ÉTUVE : HOMMAGE À BARBARA PAR LILIANE GUISSET

La frontière est mince entre le poème et la chanson.  D’ailleurs, y en a-t-il une ?  Récemment, Gilles Vignault – 90 ans, ce 27 octobre – a rappelé qu’ayant écrit un poème les gens de mon pays, ses musiciens de lui dire : Ce n’est pas un poème, c’est le premier couplet d’une chanson. Il est donc tout naturel que l’écrivaine et pianiste liégeoise  Liliane Guisset qui se produira bientôt à l’Etuve (1) et dont les poèmes rencontrent un succès réjouissant lors de soirées privées ou publiques, ait été sensible à l’univers de Barbara.   Car chez la grande dame brune, les paroles épousent la musique dans une symbiose poétique parfaite.  Qu’il s’agisse de Göttingen, de Vienne, de Ma plus belle histoire d’amour c’est vous, de La solitude,  de Drouot, de Nantes, de L’aigle noir, de Si la photo est bonne, de Pierre …  (la liste est longue et ne connaît aucune faiblesse !), les chansons de Barbara honorent la splendeur de la langue française sous l’angle d’une poésie subtile et – bien sûr – mélancolique.

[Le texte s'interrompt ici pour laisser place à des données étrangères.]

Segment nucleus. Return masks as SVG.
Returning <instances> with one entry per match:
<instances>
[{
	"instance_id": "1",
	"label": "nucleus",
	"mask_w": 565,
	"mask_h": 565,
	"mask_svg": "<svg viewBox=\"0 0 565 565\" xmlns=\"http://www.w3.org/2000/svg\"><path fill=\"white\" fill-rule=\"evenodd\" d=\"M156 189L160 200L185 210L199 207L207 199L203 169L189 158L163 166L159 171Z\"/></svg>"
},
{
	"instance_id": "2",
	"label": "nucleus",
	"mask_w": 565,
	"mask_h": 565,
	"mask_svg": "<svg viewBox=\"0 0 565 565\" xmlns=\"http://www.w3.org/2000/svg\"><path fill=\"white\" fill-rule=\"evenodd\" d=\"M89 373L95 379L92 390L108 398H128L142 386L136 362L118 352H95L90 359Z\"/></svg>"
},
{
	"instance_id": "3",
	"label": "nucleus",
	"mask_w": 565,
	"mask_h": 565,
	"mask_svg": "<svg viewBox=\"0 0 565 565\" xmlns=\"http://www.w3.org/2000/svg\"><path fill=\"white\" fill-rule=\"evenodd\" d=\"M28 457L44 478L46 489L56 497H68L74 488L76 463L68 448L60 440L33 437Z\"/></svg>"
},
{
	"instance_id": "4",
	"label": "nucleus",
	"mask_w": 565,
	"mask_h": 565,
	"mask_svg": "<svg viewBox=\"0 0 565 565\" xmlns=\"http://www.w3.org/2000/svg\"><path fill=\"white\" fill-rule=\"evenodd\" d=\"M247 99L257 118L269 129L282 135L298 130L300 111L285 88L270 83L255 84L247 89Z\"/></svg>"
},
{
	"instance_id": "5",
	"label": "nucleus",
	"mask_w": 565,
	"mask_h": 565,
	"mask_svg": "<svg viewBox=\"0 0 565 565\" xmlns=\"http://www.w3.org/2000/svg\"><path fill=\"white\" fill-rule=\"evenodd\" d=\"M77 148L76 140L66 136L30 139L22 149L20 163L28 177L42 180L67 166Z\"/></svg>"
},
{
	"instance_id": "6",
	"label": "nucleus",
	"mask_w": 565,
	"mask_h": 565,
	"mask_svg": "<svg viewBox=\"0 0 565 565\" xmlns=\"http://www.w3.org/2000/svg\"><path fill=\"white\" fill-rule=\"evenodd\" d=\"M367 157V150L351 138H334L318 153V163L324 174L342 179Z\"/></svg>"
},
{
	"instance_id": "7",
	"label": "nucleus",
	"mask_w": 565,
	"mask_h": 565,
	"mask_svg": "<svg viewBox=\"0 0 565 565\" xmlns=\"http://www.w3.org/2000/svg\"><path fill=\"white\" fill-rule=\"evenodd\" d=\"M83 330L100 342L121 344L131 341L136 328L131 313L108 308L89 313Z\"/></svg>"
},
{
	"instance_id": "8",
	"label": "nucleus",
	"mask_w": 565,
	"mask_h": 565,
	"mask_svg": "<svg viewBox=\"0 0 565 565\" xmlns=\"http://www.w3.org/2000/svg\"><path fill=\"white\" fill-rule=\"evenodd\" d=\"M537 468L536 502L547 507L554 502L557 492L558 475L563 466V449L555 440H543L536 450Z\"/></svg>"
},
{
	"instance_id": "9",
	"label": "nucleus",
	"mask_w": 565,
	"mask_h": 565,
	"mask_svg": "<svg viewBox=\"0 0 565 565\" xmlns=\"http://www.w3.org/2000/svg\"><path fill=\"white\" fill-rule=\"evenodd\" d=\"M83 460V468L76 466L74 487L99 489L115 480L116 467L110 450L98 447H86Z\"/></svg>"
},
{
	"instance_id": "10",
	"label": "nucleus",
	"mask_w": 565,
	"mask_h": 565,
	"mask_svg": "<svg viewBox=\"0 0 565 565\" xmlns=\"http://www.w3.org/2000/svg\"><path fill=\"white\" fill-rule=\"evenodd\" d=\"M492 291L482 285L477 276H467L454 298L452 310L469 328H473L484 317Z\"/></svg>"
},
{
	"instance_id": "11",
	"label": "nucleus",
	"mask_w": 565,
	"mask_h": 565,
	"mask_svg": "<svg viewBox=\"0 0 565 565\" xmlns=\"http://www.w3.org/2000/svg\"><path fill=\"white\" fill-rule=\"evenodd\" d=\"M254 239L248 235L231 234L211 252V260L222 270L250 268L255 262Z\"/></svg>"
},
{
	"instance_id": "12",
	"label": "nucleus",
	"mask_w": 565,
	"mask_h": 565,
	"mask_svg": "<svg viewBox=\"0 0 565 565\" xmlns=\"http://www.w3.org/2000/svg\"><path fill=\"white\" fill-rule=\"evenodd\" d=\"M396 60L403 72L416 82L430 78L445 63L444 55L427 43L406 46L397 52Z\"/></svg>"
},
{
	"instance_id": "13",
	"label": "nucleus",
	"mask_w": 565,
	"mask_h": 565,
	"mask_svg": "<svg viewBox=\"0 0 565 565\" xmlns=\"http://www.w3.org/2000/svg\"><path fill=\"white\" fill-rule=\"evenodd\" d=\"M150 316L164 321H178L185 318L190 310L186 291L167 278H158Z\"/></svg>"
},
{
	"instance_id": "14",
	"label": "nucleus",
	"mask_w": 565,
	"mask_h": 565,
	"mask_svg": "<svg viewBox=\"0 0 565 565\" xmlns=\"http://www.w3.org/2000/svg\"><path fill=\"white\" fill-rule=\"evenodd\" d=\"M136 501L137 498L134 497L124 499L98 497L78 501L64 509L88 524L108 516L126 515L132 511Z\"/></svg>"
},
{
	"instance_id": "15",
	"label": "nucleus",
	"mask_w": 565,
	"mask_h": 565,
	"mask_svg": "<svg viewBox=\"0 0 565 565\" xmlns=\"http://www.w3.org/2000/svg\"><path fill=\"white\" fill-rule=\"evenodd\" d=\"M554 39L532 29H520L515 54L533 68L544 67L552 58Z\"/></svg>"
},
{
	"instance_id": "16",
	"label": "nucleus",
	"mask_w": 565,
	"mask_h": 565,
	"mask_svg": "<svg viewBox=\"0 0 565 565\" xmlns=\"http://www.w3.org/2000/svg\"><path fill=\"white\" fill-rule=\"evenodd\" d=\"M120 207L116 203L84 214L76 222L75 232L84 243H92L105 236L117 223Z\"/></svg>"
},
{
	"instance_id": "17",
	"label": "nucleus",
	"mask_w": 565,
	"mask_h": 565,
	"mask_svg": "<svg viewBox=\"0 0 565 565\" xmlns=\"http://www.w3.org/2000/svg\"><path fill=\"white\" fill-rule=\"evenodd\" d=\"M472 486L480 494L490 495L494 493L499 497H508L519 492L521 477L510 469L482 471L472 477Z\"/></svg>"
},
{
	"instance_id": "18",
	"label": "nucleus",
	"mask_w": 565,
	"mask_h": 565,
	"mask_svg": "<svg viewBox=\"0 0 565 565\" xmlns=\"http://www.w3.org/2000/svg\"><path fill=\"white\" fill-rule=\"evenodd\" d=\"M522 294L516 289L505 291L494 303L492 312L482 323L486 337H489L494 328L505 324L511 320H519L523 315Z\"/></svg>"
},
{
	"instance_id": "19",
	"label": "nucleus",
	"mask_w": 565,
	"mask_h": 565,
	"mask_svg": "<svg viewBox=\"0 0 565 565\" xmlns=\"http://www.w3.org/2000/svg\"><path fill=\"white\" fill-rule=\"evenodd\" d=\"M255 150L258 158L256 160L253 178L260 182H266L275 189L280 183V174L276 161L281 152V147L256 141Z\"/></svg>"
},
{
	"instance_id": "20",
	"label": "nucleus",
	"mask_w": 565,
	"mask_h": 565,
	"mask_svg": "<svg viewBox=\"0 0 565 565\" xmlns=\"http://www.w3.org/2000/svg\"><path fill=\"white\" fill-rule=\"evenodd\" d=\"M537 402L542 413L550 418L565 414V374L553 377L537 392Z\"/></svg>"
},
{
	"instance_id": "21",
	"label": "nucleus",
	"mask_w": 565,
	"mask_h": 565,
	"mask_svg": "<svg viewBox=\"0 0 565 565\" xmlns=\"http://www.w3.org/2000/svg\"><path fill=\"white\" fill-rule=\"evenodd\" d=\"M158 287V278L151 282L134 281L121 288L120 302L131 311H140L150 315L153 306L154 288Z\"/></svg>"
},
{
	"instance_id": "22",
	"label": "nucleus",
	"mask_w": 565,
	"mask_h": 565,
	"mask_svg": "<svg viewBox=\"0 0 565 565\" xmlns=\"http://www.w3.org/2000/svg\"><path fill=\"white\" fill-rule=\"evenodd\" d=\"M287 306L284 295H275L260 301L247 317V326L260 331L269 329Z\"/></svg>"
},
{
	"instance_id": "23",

Que de poésie en effet dans ces quelques vers : Mais c’est bien joli tout de même, A Göttingen, à Göttingen / Il est si beau l’automne Et j’aimerais le vivre avec toi Que c’est beau Vienne Avec toi Vienne / Oui, je vous fus infidèle, Mais vous revenais quand même, Ma plus belle histoire d´amour, c´est vous / Allez, va t-en porter ailleurs Ta triste gueule de l’ennui. Je n’ai pas le goût du malheur. Va t-en voir ailleurs si j’y suis ! / Le marteau retomba sur sa voix suppliante Elle vit s’en aller, parmi quelques brocantes Le dernier souvenir de ses amours d’antan / Il voulait avant de mourir Se réchauffer à mon sourire Mais il mourut à la nuit même Sans un adieu, sans un « je t´aime » / Un beau jour, Ou peut-être une nuit Près d’un lac, je m’étais endormie Quand soudain, semblant crever le ciel Et venant de nulle part, Surgit un aigle noir / Qu’on m’amène ce jeune homme, Si la photo est bonne, Si la photo est bonne, Si la photo est bonne… / Quand Pierre rentrera, Il faut que je lui dise, Que le toit de la remise, A fui, Il faut qu’il rentre du bois, Car il commence à faire froid, Ici, Oh, Pierre, Mon Pierre, 

Le théâtre de l’Étuve est certainement l’endroit idéal pour savourer l’hommage à Barbara que Liliane Guisset déclinera sous la forme de quatre concerts piano-voix. Fondée début des années cinquante, l’Étuve ressemblait par bien des côtés aux boîtes à chansons parisiennes telles l’Échelle de Jacob ou l’Écluse. C’est d’ailleurs à l’Écluse que Barbara a entamé sa carrière en France après avoir débuté à Bruxelles.